System Of A Down clôt le festival, que l’on aime ou pas, c’est un évènement majeur, puisque le groupe américain d’origine arménienne est en France pour une date unique. Pleine de curiosité et de bonne volonté, je tente une approche dans la foule compacte, mais à peine deux chansons passées, embourbée je ne peux que renoncer à voir le show bien rock dans son intégralité. Néanmoins l’aperçu a rendu une impression de rodage qui répondait bien à l’excitation des plus grands fans.
23h30, aux VIP le festival n’est pas terminé, et se poursuit avec Christine, deux Djs frenchies, qui savent mettre le feu à la dernière soirée en remixant les plus grands (Daft Punk), mais aussi les autres fleurons de l’électro français, tel SebastiAn ou Gesaffelstein.
Résultat, la journée qui avait mal débuté, se finit en beauté, même si un grand manque reste présent … A$ap en espérant te voir un jour.
Lundi, tout est fini, et pourtant on est à Paris, ville Lumière que l’on associe à l’art. Ça tombe bien, Beaubourg accueil un maître du pop art au sein de ses murs, et l’entrée est gratuite pour les moins de 18 ans (culture pour tous !), alors, non le trip n’est pas terminé ! En quelques mots, une exposition intéressante, révélant les multiples facettes de Roy Lichtenstein, où réside une similitude frappante entre toutes ses pièces : son travail lisse en fait oublier la main créatrice. Pour la critique de l’exposition, rendez-vous sur http://mazemag.fr/art-2/09/2013/lautre-face-de-roy-lichtenstein/.
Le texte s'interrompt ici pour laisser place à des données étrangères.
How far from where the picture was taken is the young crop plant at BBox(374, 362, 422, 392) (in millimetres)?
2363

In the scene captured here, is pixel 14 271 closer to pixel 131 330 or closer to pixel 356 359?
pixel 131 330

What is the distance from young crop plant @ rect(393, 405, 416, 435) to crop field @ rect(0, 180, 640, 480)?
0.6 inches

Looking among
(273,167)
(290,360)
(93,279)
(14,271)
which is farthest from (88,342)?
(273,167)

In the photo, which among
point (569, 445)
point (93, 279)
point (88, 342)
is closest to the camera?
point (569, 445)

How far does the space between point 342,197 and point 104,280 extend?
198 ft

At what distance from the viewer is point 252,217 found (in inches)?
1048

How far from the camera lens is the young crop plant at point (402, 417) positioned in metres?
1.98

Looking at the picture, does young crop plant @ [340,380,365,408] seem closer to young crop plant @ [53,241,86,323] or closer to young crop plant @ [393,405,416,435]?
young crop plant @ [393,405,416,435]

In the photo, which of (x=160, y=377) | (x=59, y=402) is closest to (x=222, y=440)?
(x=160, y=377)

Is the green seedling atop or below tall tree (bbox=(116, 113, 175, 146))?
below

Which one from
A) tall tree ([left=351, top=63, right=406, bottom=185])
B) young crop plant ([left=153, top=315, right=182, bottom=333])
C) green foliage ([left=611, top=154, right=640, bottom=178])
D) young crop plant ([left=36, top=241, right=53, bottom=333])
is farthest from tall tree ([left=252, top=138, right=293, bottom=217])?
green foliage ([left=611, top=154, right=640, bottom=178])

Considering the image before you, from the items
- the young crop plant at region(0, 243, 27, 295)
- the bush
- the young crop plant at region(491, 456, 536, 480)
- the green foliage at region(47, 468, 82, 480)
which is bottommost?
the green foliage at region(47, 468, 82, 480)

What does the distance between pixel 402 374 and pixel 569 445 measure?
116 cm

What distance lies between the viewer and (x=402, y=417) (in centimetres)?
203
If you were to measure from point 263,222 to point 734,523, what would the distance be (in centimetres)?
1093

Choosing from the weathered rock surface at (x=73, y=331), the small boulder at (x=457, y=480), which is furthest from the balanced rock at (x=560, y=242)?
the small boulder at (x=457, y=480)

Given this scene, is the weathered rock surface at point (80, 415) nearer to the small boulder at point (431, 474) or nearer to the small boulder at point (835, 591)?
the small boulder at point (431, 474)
Pour que le séjour reste encore plus ancré dans nos têtes, sur le chemin du retour (du Marais aux Batignolles à pied en passant par Opéra, si si), c’est les écouteurs vissés à nos oreilles, et d’un pas sautillant, dansant et les bras en rythme avec les sons que nous marchons. Et de façon inattendue, c’est face à Jérémie Elkaïm, que nous nous retrouvons. Il est étonné de nous voir enfermé dans notre monde, joyeuses et aussi réceptives, même dans la rue, à notre drogue : la musique.